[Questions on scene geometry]
______________________________
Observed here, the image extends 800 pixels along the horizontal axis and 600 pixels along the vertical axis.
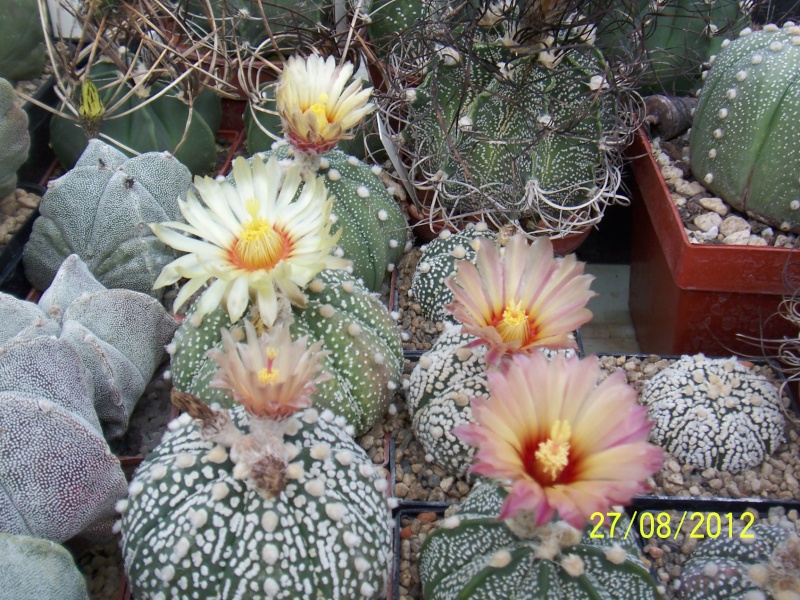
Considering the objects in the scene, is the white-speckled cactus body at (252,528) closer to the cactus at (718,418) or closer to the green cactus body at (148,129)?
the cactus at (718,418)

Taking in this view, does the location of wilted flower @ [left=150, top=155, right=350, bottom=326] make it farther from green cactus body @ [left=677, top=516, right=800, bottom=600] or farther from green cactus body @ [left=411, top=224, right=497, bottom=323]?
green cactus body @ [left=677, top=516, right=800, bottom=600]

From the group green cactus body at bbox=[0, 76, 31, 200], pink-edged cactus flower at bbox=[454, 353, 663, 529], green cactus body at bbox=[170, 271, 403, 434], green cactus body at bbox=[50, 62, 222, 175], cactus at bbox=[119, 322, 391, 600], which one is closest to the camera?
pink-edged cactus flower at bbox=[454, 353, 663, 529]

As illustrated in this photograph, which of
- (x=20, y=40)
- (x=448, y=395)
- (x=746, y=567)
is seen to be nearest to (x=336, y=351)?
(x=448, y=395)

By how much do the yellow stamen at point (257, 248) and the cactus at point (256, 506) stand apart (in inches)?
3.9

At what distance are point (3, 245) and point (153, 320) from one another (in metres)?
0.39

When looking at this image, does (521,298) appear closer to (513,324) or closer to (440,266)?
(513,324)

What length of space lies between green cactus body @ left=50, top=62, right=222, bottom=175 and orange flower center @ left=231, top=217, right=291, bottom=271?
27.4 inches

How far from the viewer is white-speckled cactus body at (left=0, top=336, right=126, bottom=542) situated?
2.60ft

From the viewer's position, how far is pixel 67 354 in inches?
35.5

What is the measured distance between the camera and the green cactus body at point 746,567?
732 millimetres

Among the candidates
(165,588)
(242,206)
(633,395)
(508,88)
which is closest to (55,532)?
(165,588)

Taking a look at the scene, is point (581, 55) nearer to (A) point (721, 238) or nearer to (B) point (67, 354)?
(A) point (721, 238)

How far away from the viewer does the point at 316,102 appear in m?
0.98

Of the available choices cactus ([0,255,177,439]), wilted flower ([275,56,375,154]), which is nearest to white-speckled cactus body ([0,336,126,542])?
______________________________
> [Directions for this task]
Reproduce all of the entries above word for word, omitting the pictures.

> [Task result]
Observed here, the image extends 800 pixels along the horizontal axis and 600 pixels along the vertical axis.
Considering the objects in the scene, is the white-speckled cactus body at (252,528) closer to the cactus at (718,418) or closer to the green cactus body at (148,129)?
the cactus at (718,418)

Taking in this view, does the location of wilted flower @ [left=150, top=155, right=350, bottom=326] make it farther from green cactus body @ [left=677, top=516, right=800, bottom=600] or farther from green cactus body @ [left=411, top=224, right=497, bottom=323]?
green cactus body @ [left=677, top=516, right=800, bottom=600]

From the group green cactus body at bbox=[0, 76, 31, 200], pink-edged cactus flower at bbox=[454, 353, 663, 529], green cactus body at bbox=[170, 271, 403, 434], green cactus body at bbox=[50, 62, 222, 175], cactus at bbox=[119, 322, 391, 600], which one is closest to the camera?
pink-edged cactus flower at bbox=[454, 353, 663, 529]

As illustrated in this photograph, which of
- (x=20, y=40)
- (x=448, y=395)
- (x=746, y=567)
is seen to be nearest to (x=336, y=351)?
(x=448, y=395)

By how much do the yellow stamen at point (257, 248) and the cactus at point (256, 506) stand apart (in inches)?
3.9

At what distance are point (3, 245) and point (153, 320) from one another (in metres)?
0.39

When looking at this image, does (521,298) appear closer to (513,324) or closer to (440,266)?
(513,324)

What length of space lies between green cactus body @ left=50, top=62, right=222, bottom=175 and orange flower center @ left=231, top=217, right=291, bottom=271?
27.4 inches

How far from the viewer is white-speckled cactus body at (left=0, top=336, right=126, bottom=542) situated?
2.60ft

From the viewer's position, how far is pixel 67 354 in inches?
35.5

What is the measured distance between the camera and the green cactus body at point 746,567?
732 millimetres

Among the candidates
(165,588)
(242,206)
(633,395)
(508,88)
which is closest to (55,532)?
(165,588)

Taking a look at the scene, is point (581, 55) nearer to (A) point (721, 238) or nearer to (B) point (67, 354)?
(A) point (721, 238)

How far away from the viewer does the point at 316,102 appear in m?
0.98

Of the available choices cactus ([0,255,177,439]), wilted flower ([275,56,375,154]), which is nearest to white-speckled cactus body ([0,336,126,542])?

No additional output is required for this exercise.